Reproduce the whole of the records exactly, and make sure no picture is carried into the result.

═══ Excerpted records

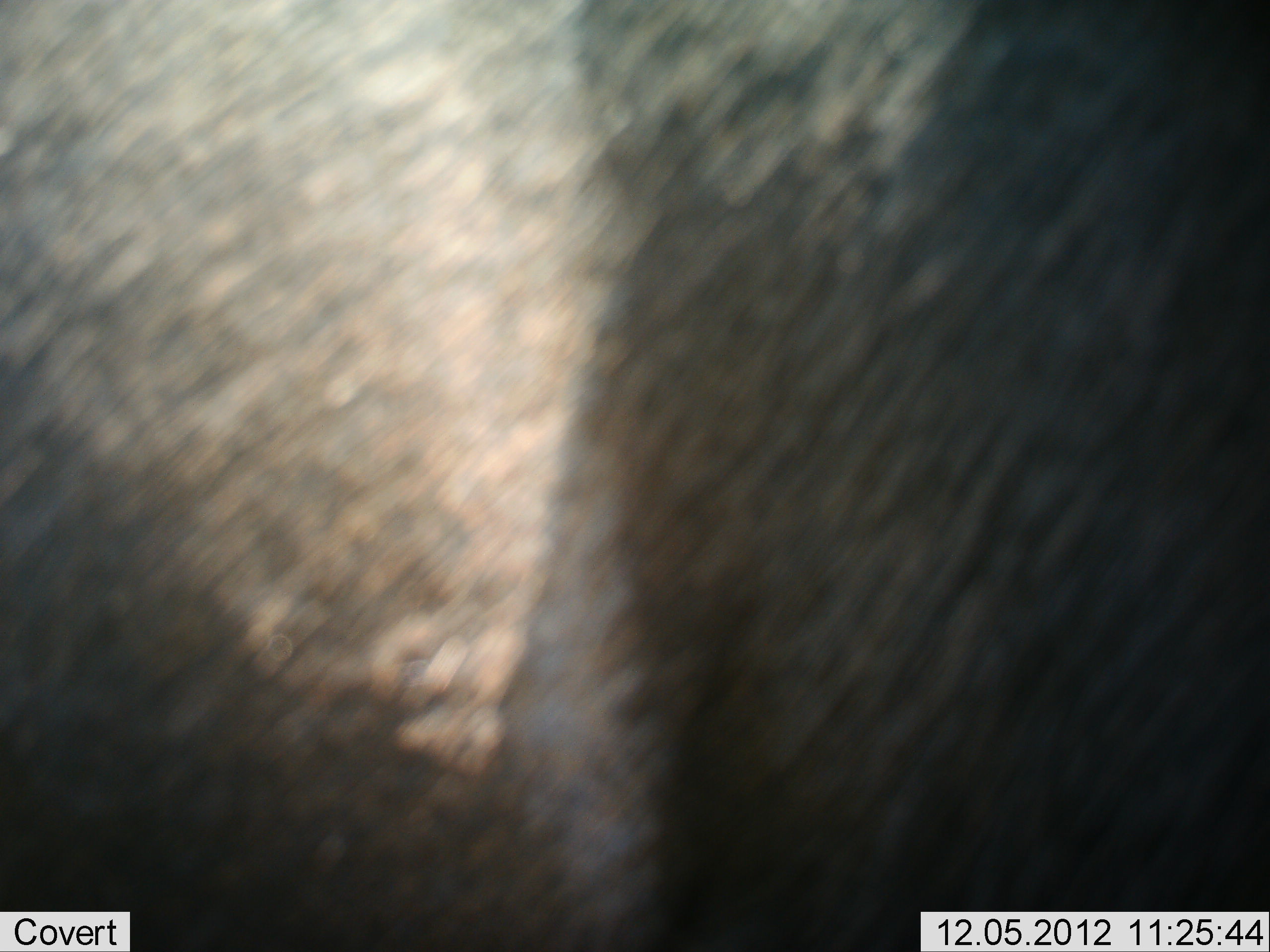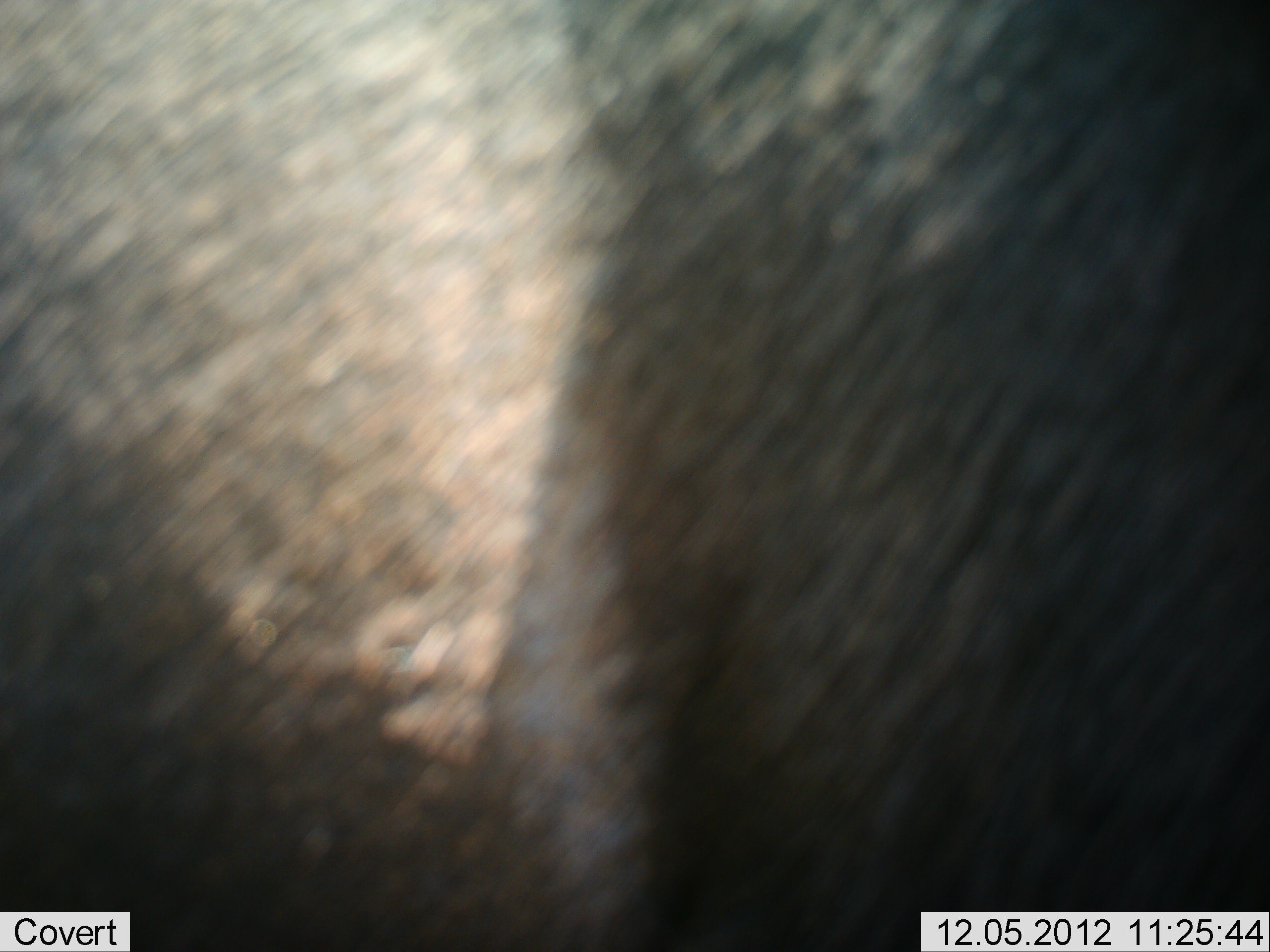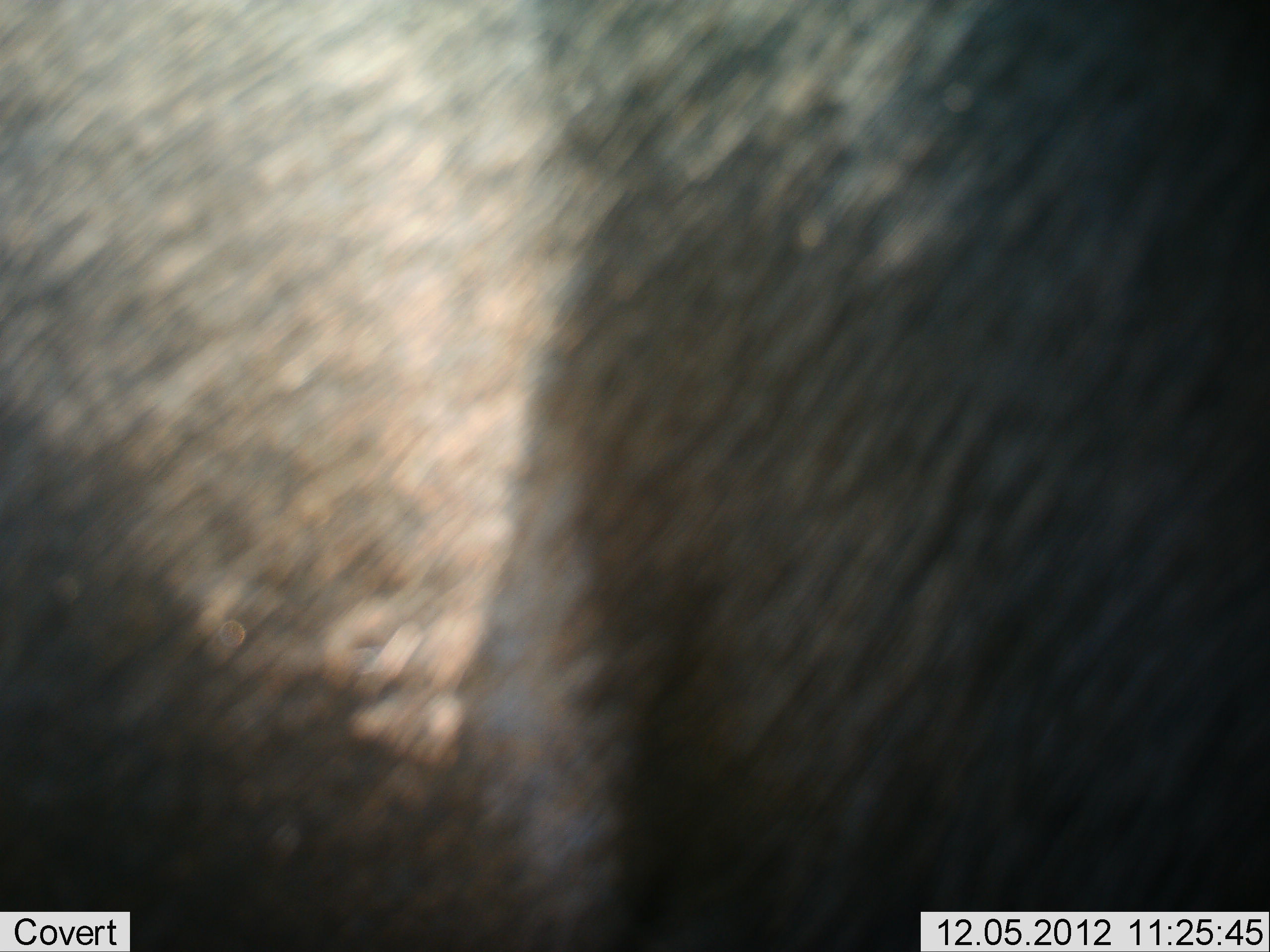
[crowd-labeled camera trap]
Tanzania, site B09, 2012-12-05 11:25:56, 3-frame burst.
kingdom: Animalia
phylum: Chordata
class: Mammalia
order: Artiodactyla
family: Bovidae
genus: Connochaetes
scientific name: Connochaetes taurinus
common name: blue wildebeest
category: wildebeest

══════

• Problem solution:
[crowd-labeled camera trap]
Tanzania, site B09, 2012-12-05 11:25:56, 3-frame burst.
kingdom: Animalia
phylum: Chordata
class: Mammalia
order: Artiodactyla
family: Bovidae
genus: Connochaetes
scientific name: Connochaetes taurinus
common name: blue wildebeest
category: wildebeest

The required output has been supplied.